Anyone ever drove 56mph in a 55 zone? Hands? Anyone? Pot, kettle, black.
Sami, your link to that Indiana page was ok - until it got to the part where it said that they would 'make good' the sale.
Yes, they used to do that, but it got so bad that now they are making the seller pay for it. That is the difference - and the problem.
The rules for "Visa" were posted in a link earlier, but they don't help much either. But I have to say again that if a card is NOT signed, it is NOT a valid card, and if it is NOT valid, then it has to be illegal. If you don't sign it, you are violating the terms of the agreement, so there is NO agreement. Using scissors is a valid option. They can whine to their bank, and the bank WILL tell them the same thing - the card MUST be signed.
You may get further by not approaching this from the attitude you are the only business owner on HTF, or even somebody that has some perspective of both sides of the issue. Increasing the cost of an item to cover losses (wether through shoplifting or various bank charges, etc) is business 101 stuff.
Believe what you will, but that is how you are coming across. The funny thing is that you are arguing the same exact point as everybody else, and that is about protection. You want information from a customer to protect yourself, customers don't want to give out information to protect themselves.
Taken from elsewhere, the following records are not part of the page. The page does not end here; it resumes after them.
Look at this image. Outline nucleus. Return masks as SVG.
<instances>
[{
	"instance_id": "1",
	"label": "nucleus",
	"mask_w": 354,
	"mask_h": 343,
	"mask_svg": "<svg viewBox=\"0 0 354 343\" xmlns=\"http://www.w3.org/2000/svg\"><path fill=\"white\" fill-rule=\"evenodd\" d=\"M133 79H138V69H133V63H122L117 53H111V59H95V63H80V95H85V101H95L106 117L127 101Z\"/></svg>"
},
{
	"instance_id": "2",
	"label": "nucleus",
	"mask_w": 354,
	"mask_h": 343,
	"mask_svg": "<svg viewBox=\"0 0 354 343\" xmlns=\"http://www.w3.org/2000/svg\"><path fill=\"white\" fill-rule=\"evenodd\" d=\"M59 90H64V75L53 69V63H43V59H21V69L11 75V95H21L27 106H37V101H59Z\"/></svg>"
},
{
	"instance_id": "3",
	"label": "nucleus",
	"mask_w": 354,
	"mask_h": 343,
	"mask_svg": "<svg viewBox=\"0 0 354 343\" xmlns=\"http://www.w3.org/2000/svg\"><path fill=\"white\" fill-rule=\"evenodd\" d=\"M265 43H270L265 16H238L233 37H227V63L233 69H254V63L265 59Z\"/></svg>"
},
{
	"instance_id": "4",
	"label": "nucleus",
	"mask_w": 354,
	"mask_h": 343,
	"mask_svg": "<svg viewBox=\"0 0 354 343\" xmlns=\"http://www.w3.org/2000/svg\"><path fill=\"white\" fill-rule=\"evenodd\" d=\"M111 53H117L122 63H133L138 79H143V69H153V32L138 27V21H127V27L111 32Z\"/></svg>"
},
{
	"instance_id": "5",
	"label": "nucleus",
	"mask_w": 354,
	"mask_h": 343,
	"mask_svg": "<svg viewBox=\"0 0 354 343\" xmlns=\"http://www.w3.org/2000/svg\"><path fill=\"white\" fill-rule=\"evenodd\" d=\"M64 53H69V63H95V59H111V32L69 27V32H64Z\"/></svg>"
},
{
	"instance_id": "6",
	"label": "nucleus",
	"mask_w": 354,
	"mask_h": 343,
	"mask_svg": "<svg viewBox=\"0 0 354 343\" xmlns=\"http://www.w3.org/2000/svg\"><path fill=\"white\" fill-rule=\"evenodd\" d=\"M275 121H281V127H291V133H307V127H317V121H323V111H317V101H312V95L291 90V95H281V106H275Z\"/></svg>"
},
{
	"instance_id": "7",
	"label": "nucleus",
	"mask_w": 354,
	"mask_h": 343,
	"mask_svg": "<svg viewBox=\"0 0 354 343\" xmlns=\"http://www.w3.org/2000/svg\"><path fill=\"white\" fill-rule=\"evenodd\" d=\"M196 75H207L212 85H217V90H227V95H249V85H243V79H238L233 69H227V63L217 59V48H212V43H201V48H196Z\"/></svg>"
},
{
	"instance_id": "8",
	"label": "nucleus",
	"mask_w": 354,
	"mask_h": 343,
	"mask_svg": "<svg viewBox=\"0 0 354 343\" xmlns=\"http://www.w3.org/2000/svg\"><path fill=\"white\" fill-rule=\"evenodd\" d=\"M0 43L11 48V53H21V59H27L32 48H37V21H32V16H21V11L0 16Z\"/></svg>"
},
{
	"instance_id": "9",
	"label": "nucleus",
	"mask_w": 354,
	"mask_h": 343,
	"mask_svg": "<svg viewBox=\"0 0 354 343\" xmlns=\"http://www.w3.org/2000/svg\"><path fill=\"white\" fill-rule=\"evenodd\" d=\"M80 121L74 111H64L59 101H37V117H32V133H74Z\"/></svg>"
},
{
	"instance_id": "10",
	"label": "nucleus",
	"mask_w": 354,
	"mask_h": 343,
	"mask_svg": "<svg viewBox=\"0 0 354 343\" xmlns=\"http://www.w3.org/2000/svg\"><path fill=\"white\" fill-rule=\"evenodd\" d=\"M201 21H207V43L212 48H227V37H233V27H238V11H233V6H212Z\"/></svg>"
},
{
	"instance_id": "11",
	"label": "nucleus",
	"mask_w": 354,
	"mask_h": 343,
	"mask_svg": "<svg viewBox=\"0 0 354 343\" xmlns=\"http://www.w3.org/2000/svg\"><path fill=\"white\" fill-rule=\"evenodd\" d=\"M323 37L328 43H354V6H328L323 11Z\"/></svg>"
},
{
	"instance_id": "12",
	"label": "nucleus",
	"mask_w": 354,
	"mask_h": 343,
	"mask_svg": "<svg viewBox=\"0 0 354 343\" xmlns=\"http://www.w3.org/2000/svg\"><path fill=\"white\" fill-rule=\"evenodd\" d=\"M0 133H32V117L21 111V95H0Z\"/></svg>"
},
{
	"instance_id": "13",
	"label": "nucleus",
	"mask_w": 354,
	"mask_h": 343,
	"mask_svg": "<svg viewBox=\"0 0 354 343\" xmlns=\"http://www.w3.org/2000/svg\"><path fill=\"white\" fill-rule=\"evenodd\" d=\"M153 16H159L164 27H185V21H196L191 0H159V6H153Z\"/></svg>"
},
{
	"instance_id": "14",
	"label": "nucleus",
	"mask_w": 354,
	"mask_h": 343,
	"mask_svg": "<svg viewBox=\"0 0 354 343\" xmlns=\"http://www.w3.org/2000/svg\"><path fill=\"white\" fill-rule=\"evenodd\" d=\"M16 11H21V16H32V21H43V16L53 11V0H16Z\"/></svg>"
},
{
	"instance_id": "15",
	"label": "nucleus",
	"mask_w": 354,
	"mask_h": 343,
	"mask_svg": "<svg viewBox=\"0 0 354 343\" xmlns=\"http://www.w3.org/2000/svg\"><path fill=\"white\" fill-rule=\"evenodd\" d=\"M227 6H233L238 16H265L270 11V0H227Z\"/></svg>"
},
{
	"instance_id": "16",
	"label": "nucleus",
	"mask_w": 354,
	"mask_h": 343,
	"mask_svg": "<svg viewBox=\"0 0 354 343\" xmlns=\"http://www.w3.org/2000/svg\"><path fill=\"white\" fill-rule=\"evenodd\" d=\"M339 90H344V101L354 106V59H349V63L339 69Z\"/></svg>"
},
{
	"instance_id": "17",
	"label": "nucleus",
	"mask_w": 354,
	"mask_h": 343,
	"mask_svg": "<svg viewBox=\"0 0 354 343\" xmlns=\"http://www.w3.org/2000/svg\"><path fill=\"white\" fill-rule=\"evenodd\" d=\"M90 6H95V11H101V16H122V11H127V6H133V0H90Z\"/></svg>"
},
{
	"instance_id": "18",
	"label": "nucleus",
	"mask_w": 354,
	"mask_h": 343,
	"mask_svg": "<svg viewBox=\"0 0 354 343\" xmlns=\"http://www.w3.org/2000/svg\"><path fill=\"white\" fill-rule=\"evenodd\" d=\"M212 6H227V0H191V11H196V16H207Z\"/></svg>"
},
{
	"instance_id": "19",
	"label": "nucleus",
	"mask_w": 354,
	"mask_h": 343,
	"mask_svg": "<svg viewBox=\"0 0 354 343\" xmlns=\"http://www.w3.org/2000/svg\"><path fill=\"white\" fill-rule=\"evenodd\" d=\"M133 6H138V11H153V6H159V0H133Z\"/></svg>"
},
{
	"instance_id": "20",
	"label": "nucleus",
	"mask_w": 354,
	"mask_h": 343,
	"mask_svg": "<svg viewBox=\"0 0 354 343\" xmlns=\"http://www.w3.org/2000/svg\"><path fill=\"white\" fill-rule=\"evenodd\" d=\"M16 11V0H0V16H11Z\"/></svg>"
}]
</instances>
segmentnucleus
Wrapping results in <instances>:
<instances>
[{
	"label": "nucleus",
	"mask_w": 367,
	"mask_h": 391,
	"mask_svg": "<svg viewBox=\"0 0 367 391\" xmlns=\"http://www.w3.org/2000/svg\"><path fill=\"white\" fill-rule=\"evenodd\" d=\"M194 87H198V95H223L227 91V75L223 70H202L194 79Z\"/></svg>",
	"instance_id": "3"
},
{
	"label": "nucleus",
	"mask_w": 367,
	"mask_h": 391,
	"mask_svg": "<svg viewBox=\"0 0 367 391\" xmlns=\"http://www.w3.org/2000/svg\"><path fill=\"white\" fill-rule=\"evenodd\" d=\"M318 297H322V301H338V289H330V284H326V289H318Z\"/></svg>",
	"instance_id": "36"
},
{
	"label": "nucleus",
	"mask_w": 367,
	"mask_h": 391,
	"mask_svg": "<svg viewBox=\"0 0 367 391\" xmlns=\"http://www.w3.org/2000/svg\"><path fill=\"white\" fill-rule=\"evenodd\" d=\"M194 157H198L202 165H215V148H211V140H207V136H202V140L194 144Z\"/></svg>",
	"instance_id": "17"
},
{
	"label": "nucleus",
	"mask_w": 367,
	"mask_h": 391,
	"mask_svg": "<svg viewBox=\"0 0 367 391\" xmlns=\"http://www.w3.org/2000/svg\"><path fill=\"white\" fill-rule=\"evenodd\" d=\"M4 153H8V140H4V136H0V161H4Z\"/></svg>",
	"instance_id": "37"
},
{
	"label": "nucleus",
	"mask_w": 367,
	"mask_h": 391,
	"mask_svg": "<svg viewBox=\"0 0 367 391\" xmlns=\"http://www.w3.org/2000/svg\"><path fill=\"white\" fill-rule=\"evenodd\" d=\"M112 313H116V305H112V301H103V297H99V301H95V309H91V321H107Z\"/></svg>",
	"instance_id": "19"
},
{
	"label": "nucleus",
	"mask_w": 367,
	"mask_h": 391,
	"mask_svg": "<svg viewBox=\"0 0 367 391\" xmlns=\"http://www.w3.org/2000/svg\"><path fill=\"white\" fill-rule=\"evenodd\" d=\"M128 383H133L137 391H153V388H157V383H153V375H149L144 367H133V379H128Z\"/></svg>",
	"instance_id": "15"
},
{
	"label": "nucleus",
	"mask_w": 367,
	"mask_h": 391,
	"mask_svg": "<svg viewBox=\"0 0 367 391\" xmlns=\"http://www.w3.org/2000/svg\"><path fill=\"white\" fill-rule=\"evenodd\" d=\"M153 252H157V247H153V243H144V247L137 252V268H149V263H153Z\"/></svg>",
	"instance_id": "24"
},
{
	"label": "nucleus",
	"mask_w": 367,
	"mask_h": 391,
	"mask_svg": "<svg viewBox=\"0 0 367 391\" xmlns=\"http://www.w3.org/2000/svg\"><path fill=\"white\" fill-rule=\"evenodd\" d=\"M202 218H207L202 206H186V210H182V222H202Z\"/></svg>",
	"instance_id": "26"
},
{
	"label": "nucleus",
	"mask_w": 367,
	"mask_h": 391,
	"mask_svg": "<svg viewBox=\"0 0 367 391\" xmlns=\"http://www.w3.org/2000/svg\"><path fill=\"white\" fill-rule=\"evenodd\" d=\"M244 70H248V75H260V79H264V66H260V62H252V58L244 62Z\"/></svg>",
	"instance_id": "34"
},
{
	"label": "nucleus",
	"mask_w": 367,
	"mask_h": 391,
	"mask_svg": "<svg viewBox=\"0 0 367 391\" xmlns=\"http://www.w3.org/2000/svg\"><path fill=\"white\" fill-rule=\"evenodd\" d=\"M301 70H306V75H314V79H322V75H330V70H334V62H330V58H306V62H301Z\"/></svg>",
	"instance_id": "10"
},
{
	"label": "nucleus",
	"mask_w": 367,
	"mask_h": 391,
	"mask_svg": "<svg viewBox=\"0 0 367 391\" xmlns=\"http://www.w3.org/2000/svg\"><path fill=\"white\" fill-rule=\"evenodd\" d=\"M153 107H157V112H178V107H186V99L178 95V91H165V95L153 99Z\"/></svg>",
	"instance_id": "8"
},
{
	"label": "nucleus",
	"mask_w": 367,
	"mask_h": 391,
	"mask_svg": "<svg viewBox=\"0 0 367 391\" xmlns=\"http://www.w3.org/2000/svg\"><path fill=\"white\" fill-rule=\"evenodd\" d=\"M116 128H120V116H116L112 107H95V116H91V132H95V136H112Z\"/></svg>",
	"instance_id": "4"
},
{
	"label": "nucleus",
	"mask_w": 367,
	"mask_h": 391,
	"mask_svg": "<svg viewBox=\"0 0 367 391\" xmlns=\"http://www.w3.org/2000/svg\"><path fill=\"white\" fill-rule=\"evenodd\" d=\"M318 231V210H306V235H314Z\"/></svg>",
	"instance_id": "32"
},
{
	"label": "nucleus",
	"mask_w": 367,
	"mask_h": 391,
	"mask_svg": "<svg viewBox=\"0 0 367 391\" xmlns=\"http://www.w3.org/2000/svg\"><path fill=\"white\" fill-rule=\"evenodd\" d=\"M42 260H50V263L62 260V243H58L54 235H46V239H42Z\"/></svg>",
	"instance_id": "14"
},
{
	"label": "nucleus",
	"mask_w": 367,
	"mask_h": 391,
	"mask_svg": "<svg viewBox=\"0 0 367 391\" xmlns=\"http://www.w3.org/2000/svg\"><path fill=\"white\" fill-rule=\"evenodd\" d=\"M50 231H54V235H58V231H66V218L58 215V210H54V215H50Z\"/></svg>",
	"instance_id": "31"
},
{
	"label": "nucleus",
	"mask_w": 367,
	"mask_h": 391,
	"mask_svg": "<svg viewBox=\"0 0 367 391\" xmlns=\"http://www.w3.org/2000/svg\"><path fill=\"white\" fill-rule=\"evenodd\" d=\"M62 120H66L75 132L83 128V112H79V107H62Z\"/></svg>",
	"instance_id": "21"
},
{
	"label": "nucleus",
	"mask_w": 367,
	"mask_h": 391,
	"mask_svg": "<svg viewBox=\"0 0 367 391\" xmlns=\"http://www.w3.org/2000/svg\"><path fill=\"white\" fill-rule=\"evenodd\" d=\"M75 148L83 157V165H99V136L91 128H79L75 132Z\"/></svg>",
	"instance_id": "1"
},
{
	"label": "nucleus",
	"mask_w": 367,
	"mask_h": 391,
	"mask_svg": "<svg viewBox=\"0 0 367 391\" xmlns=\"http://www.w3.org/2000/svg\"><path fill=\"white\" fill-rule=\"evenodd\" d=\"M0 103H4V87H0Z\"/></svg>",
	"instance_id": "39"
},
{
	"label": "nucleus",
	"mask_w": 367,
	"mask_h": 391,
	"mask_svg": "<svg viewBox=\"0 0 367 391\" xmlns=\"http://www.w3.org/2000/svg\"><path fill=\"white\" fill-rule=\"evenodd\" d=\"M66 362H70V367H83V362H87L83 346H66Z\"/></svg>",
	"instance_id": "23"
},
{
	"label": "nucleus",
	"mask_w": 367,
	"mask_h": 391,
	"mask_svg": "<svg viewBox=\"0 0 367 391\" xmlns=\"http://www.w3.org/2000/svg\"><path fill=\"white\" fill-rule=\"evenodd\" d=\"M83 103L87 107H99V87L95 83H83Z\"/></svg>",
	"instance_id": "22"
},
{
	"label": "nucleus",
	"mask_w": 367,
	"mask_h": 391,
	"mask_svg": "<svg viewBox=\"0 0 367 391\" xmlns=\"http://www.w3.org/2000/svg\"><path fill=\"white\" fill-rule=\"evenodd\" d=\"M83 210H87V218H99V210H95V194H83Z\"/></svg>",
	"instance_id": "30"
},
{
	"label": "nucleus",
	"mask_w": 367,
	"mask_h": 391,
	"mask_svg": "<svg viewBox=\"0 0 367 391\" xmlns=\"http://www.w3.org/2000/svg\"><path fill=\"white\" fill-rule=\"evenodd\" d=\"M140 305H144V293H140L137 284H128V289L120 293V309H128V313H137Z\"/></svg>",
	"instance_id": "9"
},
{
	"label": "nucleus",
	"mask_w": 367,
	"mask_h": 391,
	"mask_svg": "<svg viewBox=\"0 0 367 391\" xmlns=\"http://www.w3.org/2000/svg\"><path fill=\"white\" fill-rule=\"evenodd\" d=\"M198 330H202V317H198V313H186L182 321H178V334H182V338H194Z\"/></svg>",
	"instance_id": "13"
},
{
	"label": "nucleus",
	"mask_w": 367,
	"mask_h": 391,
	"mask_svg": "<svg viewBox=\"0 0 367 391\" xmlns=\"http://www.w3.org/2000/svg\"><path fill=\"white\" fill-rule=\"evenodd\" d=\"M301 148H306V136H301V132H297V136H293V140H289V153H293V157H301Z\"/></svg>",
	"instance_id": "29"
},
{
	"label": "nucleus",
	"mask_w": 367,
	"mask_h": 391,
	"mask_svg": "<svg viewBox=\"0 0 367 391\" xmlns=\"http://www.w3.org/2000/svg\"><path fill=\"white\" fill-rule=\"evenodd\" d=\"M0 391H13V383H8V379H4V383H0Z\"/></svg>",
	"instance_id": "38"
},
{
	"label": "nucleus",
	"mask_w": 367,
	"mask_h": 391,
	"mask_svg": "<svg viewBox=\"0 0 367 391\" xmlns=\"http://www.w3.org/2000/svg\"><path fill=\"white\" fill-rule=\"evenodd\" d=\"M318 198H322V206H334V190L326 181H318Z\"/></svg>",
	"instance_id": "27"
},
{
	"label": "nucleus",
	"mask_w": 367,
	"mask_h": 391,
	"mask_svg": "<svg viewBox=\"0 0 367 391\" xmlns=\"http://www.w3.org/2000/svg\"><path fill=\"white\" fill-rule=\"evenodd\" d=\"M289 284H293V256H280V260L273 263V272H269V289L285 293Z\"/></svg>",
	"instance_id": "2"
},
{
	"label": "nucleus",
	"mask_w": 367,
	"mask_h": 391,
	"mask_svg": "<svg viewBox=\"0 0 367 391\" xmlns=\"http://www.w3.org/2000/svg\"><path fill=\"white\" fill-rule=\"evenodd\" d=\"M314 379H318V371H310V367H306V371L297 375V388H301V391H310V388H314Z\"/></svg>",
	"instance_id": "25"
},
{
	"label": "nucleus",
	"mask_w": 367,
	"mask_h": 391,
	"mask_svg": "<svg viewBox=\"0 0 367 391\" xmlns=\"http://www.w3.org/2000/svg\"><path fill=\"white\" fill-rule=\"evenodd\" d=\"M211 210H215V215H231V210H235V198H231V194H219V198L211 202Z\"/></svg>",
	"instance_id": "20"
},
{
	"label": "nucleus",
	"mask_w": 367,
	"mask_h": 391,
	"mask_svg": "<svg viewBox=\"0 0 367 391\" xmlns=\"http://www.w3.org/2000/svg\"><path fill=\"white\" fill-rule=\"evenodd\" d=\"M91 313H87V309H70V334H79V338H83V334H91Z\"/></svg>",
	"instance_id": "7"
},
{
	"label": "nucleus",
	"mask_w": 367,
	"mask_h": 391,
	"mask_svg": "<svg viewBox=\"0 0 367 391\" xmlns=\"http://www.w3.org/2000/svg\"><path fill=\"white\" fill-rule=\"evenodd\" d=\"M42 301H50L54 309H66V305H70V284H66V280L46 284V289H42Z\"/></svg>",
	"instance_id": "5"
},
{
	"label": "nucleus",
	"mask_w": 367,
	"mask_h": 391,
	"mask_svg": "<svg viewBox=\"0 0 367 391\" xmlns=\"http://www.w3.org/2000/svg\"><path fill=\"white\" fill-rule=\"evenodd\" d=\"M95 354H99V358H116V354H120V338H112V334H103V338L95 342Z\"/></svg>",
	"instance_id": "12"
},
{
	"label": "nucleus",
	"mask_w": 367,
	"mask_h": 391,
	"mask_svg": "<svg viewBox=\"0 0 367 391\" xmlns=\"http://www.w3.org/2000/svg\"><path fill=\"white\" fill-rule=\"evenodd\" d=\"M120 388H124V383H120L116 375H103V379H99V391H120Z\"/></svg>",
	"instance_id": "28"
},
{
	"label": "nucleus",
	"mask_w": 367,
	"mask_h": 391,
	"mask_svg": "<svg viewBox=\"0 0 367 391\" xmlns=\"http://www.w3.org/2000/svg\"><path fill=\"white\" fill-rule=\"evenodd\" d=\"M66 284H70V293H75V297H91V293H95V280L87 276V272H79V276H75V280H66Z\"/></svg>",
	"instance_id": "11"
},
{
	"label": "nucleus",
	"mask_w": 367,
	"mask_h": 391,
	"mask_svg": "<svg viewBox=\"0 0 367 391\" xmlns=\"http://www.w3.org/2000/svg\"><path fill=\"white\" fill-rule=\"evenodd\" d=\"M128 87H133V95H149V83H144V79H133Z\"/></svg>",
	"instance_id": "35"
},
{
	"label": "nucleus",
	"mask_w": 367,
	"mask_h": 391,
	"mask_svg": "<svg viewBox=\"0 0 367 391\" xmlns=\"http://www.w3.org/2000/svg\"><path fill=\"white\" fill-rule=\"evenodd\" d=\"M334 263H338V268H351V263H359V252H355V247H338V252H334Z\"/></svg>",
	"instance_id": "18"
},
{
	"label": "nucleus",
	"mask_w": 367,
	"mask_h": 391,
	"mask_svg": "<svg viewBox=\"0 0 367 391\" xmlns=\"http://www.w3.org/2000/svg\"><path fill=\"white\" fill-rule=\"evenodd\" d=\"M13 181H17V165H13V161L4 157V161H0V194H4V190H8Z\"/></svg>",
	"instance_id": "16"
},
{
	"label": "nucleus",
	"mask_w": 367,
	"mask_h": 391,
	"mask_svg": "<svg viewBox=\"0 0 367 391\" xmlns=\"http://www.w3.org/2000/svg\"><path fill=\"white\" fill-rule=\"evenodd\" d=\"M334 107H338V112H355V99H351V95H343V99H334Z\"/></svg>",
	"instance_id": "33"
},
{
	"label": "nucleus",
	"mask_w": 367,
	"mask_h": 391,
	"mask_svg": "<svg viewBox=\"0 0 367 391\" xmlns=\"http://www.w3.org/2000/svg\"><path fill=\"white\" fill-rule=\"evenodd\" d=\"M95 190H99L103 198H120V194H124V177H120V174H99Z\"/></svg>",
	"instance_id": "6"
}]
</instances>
That may be, but the way some are coming across here is that a smaller merchant asking to see some ID is the same as selling cocaine to babies and forcing them to snort it. That was my point with the 56/55.
As to the 'protection' comment, the difference is that the consumer is already protected from a myraid of angles when it comes to their Visa transaction, the merchant is protected by none and hence, in my opinion, should be able to set his mind at ease a bit by taking a quick peak at a DL.